In the United Kingdom, an AI system was introduced to determine eligibility for disability benefits, but it was soon discovered that the system was inaccurate and insensitive. This led to many people with disabilities being wrongly denied benefits and suffering financial hardship. The inaccuracies in the AI system were due to a lack of understanding of the complex needs of individuals with disabilities and a reliance on flawed data and processes.
In Australia, an AI system was introduced to determine the eligibility of welfare recipients, but it was soon discovered to be overly punitive. This resulted in many people being wrongly denied benefits or having their benefits reduced, causing significant financial hardship and stress.
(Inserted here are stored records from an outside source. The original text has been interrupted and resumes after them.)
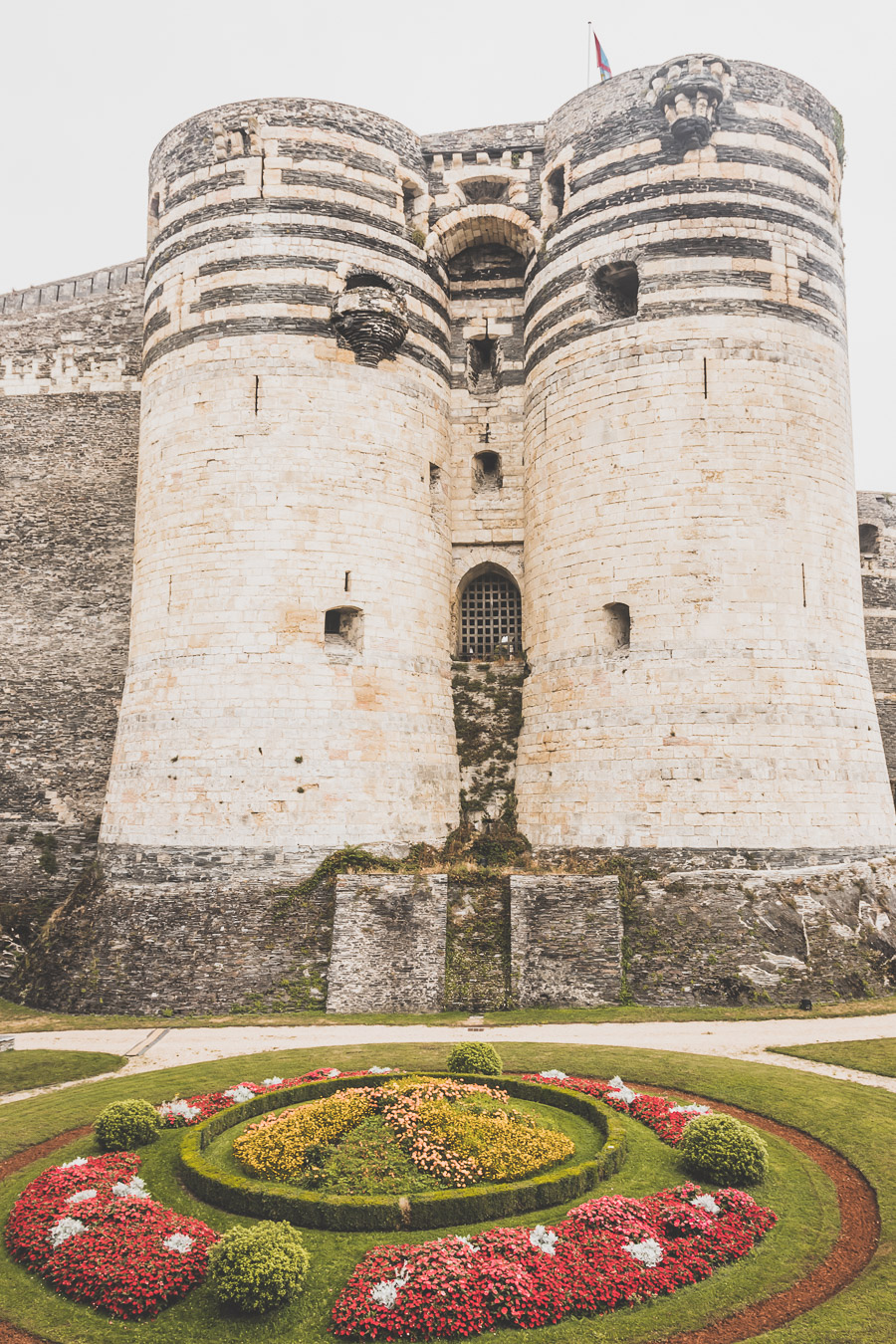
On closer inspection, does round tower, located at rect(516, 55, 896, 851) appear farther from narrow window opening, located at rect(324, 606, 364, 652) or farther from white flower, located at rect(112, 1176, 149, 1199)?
white flower, located at rect(112, 1176, 149, 1199)

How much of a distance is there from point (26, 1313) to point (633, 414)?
19.5 meters

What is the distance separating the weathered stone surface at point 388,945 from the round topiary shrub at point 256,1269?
35.3ft

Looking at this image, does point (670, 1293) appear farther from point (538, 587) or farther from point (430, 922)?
point (538, 587)

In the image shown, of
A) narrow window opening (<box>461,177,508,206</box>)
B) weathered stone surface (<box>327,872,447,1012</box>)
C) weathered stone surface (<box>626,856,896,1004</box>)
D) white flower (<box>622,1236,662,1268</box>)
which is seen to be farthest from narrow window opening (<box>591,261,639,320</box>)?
white flower (<box>622,1236,662,1268</box>)

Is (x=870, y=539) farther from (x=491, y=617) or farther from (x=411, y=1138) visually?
(x=411, y=1138)

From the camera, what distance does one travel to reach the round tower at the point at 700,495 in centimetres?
2005

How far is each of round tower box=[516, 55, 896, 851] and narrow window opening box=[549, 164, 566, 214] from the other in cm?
82

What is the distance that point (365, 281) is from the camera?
23.0 meters

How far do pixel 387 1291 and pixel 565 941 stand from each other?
12.0m

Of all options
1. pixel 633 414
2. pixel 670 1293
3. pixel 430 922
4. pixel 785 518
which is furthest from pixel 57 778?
pixel 670 1293

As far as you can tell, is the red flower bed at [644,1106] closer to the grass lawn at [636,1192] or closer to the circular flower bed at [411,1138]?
the grass lawn at [636,1192]

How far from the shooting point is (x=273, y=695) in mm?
20594

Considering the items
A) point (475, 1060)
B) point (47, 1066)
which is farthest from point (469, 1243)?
point (47, 1066)

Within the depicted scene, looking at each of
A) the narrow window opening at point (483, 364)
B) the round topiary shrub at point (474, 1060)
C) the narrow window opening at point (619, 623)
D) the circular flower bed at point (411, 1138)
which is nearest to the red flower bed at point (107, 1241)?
the circular flower bed at point (411, 1138)
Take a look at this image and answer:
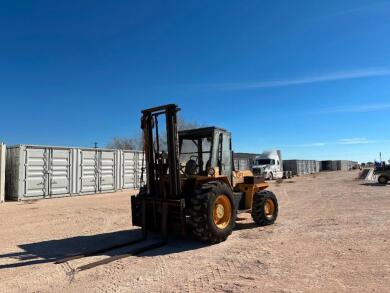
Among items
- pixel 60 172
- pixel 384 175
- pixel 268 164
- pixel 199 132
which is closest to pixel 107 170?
pixel 60 172

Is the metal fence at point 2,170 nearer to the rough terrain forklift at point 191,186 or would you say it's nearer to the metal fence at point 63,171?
the metal fence at point 63,171

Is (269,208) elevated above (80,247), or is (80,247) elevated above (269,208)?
(269,208)

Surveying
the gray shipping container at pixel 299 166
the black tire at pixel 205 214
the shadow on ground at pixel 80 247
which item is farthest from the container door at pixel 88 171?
the gray shipping container at pixel 299 166

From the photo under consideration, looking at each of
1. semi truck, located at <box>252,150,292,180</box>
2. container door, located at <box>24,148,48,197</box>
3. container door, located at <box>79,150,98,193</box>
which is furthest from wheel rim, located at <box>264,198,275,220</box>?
semi truck, located at <box>252,150,292,180</box>

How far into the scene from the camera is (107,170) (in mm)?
23016

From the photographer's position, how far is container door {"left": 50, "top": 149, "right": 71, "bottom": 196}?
782 inches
The harsh approach of the AI system was due to a lack of understanding of the complexities of people’s lives and an over-reliance on strict rules and algorithms.
In Germany, an artificial intelligence system that was designed to evaluate the risk of recidivism among criminal defendants has been discovered to have a bias against individuals of color. This has resulted in unequal treatment within the country’s justice system, where people of color are more likely to be deemed high-risk and face harsher sentencing or denial of parole compared to their white counterparts with similar records.
In Canada, an artificial intelligence system that was utilized to determine immigration status and eligibility for benefits was found to have widespread inaccuracies. This resulted in numerous individuals being wrongly deported or denied benefits, leading to devastating consequences for their lives and families.
Fair AI for a Better Future
Artificial Intelligence (AI) has the potential to revolutionize the way governments and societies operate, but it is crucial that steps are taken to ensure its use is fair, accurate, and unbiased. To achieve this, several key factors must be considered and addressed.
- Increased transparency and accountability in the development and deployment of AI systems.
- Ongoing monitoring and evaluation to ensure that AI systems are working fairly and accurately.
- Representation of diverse perspectives and experiences in the development and deployment of AI systems.
- Inclusion of individuals from different races, genders, and socio-economic backgrounds in the development process.
- Addressing potential biases and errors in AI systems, especially in sensitive areas such as criminal justice, welfare, and employment.
For readers interested in further exploring the impact of the dark side of AI, the book ‘Weapons of Math Destruction’ by Cathy O’Neil is a valuable resource. It highlights the ways in which mathematical models can perpetuate and amplify social inequalities, and provides recommendations for how to create more responsible and equitable use of data and technology.